I am reminded of the farewell column of my illustrious predecessor KN (K. Narayanan), the first Readers’ Editor of The Hindu, published three years ago. He wrote: “Generally the editorial staff are committed to accuracy, the cornerstone of a newspaper’s credibility. Sometimes they did feel readers were a pain, and the Readers’ Editor a greater pain, but they were supportive nevertheless. The daily corrections caused discomfort to many and anger in some, but we carried on with the effort to promote professionalism among journalists and trust in readers about the paper’s honesty and openness.” (“Online and Off Line,” June 29, 2009).

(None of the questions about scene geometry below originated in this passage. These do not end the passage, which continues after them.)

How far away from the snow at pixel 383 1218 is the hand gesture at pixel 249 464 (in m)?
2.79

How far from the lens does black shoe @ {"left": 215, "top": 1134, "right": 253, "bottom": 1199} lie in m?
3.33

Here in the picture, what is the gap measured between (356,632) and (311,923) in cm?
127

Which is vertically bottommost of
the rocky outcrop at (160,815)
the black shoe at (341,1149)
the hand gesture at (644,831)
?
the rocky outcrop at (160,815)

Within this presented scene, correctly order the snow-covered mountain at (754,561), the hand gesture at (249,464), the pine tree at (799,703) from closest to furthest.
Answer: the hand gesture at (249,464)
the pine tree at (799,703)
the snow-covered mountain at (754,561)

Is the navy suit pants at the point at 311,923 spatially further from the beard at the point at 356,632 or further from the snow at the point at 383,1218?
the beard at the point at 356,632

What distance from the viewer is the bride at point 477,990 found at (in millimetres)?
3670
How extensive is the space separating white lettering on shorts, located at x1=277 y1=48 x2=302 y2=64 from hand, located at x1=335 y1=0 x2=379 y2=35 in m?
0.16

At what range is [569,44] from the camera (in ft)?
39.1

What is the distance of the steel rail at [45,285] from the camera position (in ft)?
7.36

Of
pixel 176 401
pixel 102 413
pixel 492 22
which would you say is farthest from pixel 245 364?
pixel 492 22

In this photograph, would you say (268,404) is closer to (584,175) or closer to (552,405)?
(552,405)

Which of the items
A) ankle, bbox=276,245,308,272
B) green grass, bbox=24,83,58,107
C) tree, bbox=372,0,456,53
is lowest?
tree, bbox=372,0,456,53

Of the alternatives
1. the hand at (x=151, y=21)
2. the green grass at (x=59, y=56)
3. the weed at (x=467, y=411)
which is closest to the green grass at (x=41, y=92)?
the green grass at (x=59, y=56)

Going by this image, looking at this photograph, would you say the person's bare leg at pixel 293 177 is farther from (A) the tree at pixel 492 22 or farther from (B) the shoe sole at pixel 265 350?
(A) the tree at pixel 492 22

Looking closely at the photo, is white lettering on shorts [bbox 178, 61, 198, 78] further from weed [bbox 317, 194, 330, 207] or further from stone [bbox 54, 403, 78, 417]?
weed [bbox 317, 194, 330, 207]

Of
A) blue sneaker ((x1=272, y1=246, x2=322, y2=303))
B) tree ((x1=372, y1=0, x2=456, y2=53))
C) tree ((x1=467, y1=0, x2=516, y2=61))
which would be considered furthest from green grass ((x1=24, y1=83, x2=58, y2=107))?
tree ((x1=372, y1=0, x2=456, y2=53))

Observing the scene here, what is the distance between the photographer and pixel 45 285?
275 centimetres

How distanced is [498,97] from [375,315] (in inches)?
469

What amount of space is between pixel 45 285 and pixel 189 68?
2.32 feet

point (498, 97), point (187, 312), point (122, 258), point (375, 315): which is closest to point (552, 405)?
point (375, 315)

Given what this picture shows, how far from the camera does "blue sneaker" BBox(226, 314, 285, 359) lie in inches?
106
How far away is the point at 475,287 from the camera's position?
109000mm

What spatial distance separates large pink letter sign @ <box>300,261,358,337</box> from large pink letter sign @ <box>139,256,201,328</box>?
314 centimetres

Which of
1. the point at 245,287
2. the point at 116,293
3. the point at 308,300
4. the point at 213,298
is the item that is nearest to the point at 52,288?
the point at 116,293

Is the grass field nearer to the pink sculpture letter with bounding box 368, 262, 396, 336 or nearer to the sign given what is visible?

There can be no two opinions on the need to ensure accuracy of high standards. A major problem that confronts newspapers is the increasing occurrence of language-related errors, notwithstanding all efforts to avoid or minimise the errors. Accordingly, my team gave top priority to this from the very beginning, guided by the path shown by KN and encouraged by the overwhelming support of scores of enthusiastic readers pointing out errors. “Corrections and Clarifications” became a very successful column and remains so to this day. The sustained contribution of readers to this reader-writer collaboration has been an eye-opener.
There are other significant factors that contribute to a newspaper’s credibility and, in a larger context, to its role in society. For many readers, content is as important as the style of presentation or layout. Over the years, the newspaper’s role in society has gone beyond just providing information. Readers expect more. Moreover, the composition of the readership has changed substantially, if not radically. More and more of the newly educated, with different socio-economic profiles and priorities, are joining the ranks of readers. Newspapers cannot afford to ignore any more the socio-economic problems confronting the disadvantaged and deprived sections of people such as women, Dalits, and tribal people across the country.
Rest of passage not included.